関係

 ミホークに連れてこられたのはアマゾンリリー。あの、女帝ボア・ハンコックのいる島男子禁制の島。ミホークは男子禁制だと言うのに堂々と入っていった。ミホークはミホークを警戒する島のものに尋ねる。
「ボア・ハンコックはどこだ」
「妾はここにおる」
そう声がしたのは高見やぐらの上だった。ミホークは上を見る。ハンコックは想像の遥か上をいく美人だった。こんな人間が存在するのかと思うほど。ハンコックは高見やぐらから飛び降りてメアとミホークを舐めるように見た。
「要件はでんでん虫で伝えたろう」
「あぁ、わかっておる」
ハンコックはメアの腕を掴んだ。「うわ」とメアは声を上げた。めっちゃ美人な人に乱暴に腕を掴まれた。
「そなた、メアと言うらしいな?これからよろしく頼むぞ」
「はい?」
メアはハンコックの意味わからない言葉に声を漏らした。そしてミホークを見る。ミホークは帽子を深く被って顔が見えない。
「そいつを任せた。ボア・ハンコック」
「わかっておる。何度も言わせるでない」
ミホークはそのままコートを翻し、メアに背を向けた。
「ミホーク様!」
メアはハンコックの手を振り払ってミホークを見る。ミホークは振り返らない。
「どうして」
そんな声はミホークの元に届くことなく空気に溶けた。
ミホークはそのまま姿を消した。


「おい、メア。そなた、好きな食べ物などあるか?」
メアは黙ったままだった。それにムッとしたハンコックはメアの前に立った。
「そなた、後で妾の部屋に来い。いいな?」
メアは頷いてまた俯いた。

たくさんの料理が運ばれてきた。ここはハンコックの部屋。メアは食欲には抗えず料理を頂いた。ハンコックも少し安心した様子。
「私なんかに良くしてくださらなくていいのに」
「なに?」
ハンコックはいきなり立ち上がってメアを見下ろした。
「妾がお人好しでもてなしてると思っとるのか?ハンっ勘違いもほどほどにしろ!妾は鷹の目に頼まれたからこうしてるのじゃ!それに、そなたにも要求するものがある!」
「なんですか?」
「それは……」
ハンコックは徐々に顔を赤くする。

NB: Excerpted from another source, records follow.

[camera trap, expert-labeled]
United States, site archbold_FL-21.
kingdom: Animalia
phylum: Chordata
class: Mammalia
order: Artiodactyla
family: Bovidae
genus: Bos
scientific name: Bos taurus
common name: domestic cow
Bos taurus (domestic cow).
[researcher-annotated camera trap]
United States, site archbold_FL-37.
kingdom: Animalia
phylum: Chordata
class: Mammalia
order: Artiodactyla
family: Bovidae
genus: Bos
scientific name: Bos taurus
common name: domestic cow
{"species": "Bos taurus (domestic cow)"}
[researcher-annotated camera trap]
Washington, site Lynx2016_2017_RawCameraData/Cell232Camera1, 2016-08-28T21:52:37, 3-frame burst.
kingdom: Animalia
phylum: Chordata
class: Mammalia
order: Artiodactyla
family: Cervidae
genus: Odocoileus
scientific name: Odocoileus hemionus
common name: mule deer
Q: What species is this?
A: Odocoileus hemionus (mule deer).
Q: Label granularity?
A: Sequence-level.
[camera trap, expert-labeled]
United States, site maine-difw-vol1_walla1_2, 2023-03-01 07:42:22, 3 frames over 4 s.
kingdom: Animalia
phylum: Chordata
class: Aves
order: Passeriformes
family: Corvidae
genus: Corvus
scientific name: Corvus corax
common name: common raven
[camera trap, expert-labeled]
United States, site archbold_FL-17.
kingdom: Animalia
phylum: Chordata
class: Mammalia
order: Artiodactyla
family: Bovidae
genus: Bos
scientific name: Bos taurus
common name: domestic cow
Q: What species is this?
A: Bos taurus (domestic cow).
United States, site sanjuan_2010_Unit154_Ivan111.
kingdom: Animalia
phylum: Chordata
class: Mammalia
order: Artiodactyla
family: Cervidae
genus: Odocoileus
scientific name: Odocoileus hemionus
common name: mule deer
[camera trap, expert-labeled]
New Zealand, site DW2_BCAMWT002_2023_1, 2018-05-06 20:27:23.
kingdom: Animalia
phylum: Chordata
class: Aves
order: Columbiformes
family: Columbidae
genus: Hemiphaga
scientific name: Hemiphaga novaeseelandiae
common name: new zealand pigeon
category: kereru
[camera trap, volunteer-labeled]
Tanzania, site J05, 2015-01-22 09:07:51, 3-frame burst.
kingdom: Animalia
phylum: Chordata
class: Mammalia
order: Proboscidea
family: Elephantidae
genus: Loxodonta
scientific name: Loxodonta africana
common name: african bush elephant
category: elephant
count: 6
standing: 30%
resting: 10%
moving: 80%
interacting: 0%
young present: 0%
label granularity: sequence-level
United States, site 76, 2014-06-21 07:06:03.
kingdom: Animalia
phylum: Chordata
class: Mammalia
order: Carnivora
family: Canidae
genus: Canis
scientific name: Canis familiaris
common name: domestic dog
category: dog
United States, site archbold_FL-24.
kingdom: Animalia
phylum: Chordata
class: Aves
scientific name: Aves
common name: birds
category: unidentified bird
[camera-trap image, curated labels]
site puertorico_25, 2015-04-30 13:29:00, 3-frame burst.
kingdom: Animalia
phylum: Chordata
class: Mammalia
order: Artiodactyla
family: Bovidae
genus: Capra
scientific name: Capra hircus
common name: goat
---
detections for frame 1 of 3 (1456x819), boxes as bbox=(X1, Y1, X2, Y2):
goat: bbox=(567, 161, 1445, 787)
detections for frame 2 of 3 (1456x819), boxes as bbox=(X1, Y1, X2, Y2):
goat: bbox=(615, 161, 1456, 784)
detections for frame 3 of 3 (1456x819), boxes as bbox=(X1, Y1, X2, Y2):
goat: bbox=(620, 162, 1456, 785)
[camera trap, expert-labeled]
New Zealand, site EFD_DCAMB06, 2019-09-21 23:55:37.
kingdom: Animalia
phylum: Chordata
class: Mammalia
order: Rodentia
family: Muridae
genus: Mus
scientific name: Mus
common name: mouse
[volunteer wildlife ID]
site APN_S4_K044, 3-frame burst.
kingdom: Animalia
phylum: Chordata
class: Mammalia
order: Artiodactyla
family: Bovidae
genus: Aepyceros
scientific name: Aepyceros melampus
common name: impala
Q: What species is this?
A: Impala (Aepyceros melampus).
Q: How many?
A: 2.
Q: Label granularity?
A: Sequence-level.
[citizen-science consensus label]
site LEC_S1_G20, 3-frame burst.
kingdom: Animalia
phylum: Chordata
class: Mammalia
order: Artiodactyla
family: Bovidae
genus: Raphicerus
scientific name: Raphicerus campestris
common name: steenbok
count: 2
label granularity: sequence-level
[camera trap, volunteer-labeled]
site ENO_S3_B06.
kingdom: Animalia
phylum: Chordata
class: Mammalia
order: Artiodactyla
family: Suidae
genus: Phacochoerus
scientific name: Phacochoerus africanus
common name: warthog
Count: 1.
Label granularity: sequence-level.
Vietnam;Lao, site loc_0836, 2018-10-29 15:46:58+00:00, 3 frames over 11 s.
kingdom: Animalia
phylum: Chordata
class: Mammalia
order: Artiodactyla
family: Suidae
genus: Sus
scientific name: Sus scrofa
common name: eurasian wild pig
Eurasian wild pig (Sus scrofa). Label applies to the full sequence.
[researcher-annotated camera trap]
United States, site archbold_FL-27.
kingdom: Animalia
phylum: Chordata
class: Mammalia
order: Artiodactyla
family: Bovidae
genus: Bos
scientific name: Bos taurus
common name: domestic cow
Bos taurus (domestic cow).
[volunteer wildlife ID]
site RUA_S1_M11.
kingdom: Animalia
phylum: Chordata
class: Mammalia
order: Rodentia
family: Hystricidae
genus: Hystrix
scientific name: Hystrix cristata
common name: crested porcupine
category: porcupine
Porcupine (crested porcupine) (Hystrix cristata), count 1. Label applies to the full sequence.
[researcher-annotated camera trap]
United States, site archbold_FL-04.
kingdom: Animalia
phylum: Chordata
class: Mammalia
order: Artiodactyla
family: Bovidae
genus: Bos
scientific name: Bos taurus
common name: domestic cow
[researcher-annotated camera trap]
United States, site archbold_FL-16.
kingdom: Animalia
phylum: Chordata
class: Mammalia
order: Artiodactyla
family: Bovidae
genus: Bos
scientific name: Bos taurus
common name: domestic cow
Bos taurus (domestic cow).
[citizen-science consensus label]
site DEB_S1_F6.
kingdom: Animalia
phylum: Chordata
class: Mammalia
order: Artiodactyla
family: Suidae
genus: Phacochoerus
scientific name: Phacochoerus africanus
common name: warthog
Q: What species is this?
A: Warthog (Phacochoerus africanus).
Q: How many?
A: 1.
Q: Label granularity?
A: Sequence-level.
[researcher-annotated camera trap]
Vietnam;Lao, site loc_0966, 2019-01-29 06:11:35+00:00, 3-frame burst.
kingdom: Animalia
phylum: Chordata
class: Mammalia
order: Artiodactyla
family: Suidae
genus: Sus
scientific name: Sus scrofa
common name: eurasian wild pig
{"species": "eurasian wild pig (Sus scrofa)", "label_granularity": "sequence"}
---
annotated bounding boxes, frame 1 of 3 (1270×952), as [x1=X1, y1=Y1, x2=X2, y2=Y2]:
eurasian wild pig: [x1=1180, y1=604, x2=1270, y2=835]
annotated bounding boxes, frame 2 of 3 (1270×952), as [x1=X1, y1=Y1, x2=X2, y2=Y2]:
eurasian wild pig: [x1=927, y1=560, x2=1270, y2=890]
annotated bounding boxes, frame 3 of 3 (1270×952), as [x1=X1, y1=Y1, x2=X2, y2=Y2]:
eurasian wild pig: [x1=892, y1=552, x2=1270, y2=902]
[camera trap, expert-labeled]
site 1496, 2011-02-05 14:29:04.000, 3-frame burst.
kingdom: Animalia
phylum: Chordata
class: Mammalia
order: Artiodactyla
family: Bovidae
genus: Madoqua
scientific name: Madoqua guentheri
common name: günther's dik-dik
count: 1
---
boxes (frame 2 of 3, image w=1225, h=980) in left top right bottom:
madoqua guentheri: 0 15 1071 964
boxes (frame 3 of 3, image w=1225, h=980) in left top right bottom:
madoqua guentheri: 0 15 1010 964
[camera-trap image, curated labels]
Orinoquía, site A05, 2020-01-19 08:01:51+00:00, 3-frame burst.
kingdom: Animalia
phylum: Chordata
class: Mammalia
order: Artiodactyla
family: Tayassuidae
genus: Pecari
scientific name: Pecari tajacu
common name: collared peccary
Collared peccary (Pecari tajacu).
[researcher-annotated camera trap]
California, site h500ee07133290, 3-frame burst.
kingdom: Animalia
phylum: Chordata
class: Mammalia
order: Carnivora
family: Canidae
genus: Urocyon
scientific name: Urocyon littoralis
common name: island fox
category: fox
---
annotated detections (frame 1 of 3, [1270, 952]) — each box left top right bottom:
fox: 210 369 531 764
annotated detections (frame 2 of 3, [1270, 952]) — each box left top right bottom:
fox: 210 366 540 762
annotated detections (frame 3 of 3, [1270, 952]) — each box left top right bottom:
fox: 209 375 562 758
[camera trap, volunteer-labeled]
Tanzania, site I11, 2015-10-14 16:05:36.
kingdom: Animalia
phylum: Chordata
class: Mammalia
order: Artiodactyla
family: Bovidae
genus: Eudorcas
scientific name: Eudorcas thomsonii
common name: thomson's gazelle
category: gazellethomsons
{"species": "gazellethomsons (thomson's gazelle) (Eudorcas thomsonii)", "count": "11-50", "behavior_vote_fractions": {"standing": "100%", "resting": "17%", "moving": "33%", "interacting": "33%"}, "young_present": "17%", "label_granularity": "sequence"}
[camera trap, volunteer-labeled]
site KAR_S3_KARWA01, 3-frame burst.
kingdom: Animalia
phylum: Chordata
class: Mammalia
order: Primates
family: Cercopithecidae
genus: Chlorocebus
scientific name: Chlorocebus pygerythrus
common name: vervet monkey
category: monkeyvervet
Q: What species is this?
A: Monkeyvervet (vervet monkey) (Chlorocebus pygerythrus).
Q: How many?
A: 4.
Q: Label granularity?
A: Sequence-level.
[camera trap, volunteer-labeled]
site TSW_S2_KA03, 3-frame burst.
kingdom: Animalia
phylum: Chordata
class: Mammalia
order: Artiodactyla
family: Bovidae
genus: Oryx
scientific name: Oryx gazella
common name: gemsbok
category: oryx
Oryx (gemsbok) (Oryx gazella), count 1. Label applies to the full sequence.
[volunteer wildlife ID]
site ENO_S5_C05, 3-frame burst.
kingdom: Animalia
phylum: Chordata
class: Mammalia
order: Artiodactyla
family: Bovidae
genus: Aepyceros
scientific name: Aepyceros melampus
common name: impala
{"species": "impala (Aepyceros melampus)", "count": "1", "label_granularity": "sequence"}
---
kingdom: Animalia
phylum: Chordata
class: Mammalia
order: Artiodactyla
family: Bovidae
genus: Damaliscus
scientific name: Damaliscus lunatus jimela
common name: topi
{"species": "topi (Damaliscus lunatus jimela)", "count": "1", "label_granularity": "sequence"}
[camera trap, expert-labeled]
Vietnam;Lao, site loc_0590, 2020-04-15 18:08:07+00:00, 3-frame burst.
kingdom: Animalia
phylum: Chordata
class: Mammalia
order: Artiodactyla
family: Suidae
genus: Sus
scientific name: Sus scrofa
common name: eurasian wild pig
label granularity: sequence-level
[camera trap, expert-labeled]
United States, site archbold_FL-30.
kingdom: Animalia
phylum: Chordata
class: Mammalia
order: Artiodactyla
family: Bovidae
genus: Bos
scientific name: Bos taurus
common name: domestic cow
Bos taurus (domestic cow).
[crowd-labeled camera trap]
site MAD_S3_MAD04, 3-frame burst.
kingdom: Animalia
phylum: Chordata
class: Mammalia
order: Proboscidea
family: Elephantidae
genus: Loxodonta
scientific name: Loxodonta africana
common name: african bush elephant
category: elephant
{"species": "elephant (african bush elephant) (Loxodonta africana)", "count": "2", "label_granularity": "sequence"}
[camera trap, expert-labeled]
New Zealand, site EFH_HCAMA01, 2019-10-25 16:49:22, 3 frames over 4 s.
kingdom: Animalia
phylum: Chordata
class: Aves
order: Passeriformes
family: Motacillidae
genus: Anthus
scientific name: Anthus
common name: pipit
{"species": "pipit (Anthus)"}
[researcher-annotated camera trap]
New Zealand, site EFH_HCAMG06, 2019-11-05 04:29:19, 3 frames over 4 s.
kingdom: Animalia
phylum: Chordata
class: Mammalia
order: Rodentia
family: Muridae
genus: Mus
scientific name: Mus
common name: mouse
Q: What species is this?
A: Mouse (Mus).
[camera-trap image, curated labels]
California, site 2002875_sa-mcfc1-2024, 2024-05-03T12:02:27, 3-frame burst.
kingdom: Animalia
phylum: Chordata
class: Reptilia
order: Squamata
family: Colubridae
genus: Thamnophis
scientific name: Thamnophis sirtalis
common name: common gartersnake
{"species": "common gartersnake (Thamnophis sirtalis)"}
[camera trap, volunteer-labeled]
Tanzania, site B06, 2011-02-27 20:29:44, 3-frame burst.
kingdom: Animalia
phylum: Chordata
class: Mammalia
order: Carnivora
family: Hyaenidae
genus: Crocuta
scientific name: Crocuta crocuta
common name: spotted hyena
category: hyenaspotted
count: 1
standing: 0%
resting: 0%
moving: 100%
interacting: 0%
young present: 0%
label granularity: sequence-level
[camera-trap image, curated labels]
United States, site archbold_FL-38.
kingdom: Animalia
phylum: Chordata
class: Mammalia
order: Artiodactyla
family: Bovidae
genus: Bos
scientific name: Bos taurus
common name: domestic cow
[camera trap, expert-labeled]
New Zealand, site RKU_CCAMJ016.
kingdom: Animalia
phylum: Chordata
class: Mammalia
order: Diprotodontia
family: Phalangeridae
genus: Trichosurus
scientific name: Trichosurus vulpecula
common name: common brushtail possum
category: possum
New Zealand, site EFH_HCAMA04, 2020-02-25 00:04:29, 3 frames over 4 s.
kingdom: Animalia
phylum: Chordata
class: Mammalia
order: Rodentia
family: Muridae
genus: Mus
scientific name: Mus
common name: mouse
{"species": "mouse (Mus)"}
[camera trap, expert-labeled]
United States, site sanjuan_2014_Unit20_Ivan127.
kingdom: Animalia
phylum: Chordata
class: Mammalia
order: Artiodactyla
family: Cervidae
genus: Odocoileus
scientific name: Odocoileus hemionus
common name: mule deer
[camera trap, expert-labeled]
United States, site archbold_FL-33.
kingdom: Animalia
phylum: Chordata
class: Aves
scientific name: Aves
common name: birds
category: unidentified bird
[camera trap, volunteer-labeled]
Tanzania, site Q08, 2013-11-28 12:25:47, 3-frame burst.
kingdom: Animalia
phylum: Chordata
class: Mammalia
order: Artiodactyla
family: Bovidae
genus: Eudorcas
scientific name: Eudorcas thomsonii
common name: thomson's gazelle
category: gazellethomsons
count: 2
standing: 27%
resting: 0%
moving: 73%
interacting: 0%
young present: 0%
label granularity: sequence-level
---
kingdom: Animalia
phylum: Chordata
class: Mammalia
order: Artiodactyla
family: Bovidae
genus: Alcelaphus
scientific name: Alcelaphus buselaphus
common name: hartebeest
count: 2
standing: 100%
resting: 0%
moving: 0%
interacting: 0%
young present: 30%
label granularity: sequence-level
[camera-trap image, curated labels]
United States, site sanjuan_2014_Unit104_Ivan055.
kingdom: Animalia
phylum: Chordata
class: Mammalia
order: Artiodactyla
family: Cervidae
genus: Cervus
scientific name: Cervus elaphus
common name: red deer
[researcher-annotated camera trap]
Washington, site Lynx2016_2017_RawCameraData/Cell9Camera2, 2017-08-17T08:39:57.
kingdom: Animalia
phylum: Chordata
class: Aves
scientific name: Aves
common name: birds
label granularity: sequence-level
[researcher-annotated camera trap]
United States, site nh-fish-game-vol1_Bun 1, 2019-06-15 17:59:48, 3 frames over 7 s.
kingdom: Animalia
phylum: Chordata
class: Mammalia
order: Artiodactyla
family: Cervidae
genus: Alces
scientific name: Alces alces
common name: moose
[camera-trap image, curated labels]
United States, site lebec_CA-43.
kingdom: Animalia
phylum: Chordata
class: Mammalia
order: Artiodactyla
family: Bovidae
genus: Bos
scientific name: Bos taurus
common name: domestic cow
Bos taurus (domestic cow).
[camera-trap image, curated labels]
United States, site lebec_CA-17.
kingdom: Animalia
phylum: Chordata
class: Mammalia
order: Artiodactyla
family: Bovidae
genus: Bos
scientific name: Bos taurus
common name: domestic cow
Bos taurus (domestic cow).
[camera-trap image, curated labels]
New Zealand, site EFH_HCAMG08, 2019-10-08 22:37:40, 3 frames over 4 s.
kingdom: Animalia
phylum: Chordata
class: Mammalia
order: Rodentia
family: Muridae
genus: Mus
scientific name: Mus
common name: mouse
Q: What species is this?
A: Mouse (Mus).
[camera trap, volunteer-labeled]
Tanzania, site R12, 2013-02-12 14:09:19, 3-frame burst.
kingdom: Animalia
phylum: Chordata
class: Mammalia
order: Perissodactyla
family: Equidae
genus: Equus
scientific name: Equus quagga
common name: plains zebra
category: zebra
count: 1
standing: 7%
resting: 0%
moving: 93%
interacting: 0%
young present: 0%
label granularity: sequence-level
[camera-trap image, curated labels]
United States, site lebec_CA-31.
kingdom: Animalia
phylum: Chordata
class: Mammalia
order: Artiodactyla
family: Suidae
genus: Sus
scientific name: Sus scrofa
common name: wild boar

そして座り込んだ。
「恋バナじゃ」
「へ?」
「恋バナがしたいのじゃ」
コイバナ?私と?
「私とですか?」
「そうじゃ」
「大した話ないですが」
ハンコックはメアに向き合う。そして頬を赤らめたままメアの手を握った。
「あるじゃろ!鷹の目の話じゃ!」
「ミホーク様の話?」
「付き合っとるんじゃろ!?」
「はぁ?付き合ってませんが?」
「なぬ!?だ、騙された!?」
誰に。騙したつもりは無いぞ。
「でもちょっと特殊な関係ではあります」
そういうとハンコックは期待でいっぱいの目をしてメアを見つめた。
「なんじゃ!やっぱりそうではないか!詳しく聞かせろ!」
ハンコックは食べる手を止めてメアに迫った。メアは水を飲んでゆっくり口を開いた。